Simplicity in the Modern Data Stack
We have all come to live in the Modern Data Stack, and whether we like it or not, our lives are no longer as simple as they were in the days of SQL Server and SSIS. Things have changed A LOT. There are good and bad sides to that coin. The Modern Data Stack has brought us amazing innovations and tools and made things possible that were simply unheard of before.
One of the main downsides that has seen some backlash is the complexity of some Data Platforms. One could argue that it’s the plethora of new tools all mixed and mashed together like your Grandma’s potatoes.
Sometimes, it’s just that the tools themselves become one-stop shops and, therefore, unmanageable and unusable. Either way, to be cool, smart, and hip now as a data builder, you need to find an easy and simple solution.
Simplicity in AWS Lambda, DuckDB, and Delta Lake.

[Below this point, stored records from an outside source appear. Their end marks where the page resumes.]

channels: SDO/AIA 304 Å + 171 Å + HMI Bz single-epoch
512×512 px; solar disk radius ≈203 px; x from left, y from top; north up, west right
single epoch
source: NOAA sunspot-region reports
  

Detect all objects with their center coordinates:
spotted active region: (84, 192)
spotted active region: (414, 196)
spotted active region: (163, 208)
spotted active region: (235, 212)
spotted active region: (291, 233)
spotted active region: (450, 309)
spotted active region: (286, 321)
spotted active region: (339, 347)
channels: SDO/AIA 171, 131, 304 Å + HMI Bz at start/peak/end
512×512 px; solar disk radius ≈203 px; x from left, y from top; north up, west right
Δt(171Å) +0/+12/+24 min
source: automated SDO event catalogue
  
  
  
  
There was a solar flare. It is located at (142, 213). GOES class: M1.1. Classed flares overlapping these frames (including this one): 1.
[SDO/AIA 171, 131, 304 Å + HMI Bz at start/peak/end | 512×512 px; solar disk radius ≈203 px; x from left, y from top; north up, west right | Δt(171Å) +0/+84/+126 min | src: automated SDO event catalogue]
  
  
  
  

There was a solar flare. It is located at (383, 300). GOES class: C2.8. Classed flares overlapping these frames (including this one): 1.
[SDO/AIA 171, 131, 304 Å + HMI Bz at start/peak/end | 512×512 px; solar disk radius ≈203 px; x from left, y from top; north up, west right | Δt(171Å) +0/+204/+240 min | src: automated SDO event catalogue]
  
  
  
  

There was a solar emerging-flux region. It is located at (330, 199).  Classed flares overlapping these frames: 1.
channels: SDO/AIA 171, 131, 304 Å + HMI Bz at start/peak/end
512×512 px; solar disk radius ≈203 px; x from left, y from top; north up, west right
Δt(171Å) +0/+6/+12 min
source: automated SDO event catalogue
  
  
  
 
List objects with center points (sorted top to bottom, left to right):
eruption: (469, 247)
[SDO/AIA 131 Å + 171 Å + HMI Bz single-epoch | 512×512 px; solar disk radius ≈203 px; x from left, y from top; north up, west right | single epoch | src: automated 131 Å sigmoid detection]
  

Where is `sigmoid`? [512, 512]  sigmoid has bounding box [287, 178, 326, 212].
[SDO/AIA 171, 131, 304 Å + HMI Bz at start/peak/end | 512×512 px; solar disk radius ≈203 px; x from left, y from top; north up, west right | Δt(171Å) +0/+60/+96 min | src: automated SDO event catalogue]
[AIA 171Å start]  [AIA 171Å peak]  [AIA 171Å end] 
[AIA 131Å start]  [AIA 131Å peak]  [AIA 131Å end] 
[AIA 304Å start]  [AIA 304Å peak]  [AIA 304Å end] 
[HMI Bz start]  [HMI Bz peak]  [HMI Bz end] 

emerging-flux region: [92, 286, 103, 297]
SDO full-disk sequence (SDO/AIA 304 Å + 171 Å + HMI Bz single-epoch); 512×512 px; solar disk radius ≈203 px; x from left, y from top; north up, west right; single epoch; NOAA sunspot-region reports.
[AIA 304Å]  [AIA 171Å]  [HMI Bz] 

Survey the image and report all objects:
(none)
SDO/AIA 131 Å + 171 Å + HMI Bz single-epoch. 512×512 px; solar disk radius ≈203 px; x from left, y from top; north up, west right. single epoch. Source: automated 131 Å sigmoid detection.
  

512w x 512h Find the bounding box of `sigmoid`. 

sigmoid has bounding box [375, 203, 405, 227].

I recently did a little project, to prove a point, that it is possible to accomplish things these days in a simple fashion, to get back to the old days where Snowflake and Databricks aren’t required for every single thing.
I took a normal task of …
- a CSV file landing in S3
- needing to process that file into a Lake House
Now, today, if you say Lake House than before you finish the sentence someone is spinning up a EMR, Databricks, or Snowflake cluster to burn some compute moving that tiny CSV file into the Lake House in Delta Lake or Iceberg. Not me.
I go against the grain.
No fancy infrastructure needed here, just an AWS Lambda combined with some DuckDB is more than able to do the job. File hits S3, Lambda kicks off and picks up file, inserts some data into one Delta Lake, calculate some analytics and write those metrics to another Delta Lake.
The best part about solutions like this is that you don’t have complicated infrastructure to manage and maintain. Sure, this is just a toy example, but the whole idea is to show you what is possible. That simplicity is possible, that you can think outside the box that you have been thinking in for years now.
Simple is good, it gets the job done, is usually cheaper, and requires less effort to maintain, debug, and develop.